A photo of two girls doing distance learning in a Taco Bell parking lot because they didn’t have wifi at home in East Salinas, California, went viral last week. After a Monterey County Supervisor posted a photo of the two girls after seeing it on Instagram — and, of course, covering their faces because they are children — the photo blew up on Twitter, especially after Luis Alejo, the supervisor, called for a universal broadband infrastructure for students in the area, given that these two girls, who did not have the internet at home, had to go work in a parking lot in order to get their essential school work done remotely.
2 of our children trying to get WiFi for their classes outside a Taco Bell in East Salinas!
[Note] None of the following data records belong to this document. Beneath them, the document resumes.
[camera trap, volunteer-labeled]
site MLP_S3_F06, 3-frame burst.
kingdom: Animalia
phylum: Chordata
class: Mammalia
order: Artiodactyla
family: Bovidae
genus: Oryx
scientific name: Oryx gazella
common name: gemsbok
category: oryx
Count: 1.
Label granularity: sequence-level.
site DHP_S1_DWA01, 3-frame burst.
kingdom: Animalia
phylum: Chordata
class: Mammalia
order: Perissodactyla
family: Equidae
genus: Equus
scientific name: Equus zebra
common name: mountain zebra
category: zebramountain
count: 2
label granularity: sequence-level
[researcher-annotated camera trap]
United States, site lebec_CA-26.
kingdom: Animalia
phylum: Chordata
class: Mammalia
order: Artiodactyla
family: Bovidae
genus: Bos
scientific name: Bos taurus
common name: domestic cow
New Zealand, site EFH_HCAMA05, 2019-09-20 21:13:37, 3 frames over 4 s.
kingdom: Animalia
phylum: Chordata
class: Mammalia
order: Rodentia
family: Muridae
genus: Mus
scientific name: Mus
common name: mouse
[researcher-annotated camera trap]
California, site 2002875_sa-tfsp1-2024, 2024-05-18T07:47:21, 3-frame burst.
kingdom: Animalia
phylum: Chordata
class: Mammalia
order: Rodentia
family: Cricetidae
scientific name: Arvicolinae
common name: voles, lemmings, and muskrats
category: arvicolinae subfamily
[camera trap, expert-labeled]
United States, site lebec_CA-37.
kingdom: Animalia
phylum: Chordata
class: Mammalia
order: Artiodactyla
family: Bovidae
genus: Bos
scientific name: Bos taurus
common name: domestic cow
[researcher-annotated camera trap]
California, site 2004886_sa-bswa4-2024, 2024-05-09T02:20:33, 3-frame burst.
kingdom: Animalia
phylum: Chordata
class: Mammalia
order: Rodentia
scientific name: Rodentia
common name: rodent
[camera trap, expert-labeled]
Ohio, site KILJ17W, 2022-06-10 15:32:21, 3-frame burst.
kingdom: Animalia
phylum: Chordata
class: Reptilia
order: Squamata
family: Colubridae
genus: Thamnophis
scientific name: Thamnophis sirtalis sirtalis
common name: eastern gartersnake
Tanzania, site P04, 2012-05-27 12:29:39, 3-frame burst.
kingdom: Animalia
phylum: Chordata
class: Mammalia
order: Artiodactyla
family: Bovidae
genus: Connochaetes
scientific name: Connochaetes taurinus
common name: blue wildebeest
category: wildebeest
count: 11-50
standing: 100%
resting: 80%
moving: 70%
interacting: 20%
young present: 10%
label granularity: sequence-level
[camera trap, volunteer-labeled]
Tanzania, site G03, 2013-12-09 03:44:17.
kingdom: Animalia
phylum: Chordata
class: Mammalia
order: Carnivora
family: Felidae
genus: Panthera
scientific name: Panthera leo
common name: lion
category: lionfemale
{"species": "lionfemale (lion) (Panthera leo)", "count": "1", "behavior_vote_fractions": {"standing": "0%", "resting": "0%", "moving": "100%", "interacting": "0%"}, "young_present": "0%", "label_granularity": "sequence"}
We must do better & solve this digital divide once &for all for all California students
— Luis Alejo (@SupervisorAlejo) August 26, 2020
According to another California legislator, Kevin de Leon, 40 percent of Latinos don’t have internet access, which is a huge problem normally but a more acute one at a time when school districts are either doing full-time remote learning or blended learning where kids are expected to be able to access the internet a few days a week. Luckily, Salinas City Elementary School District identified the two students and gave the family a hot spot so that they could access the internet from their homes.
Two students sit outside a Taco Bell to use Wi-Fi so they can 'go to school' online.
This is California, home to Silicon Valley…but where the digital divide is as deep as ever.
Where 40% of all Latinos don't have internet access. This generation deserves better. pic.twitter.com/iJPXvcxsLQ
— Kevin de Leόn (@kdeleon) August 28, 2020
The girls are not alone. According to Parents.com, about 15 to 16 million K-12 public school students don’t have high-speed internet or a device like a laptop or a computer. The issue is more pronounced in households that experience higher rates of poverty and in households in rural communities with Black, Latinx, and Native American students. And in California, where the girls live, that divide is bigger than in other states.
Luckily, these girls got a hotspot and can continue to do their schoolwork from home. But many millions of children are still struggling.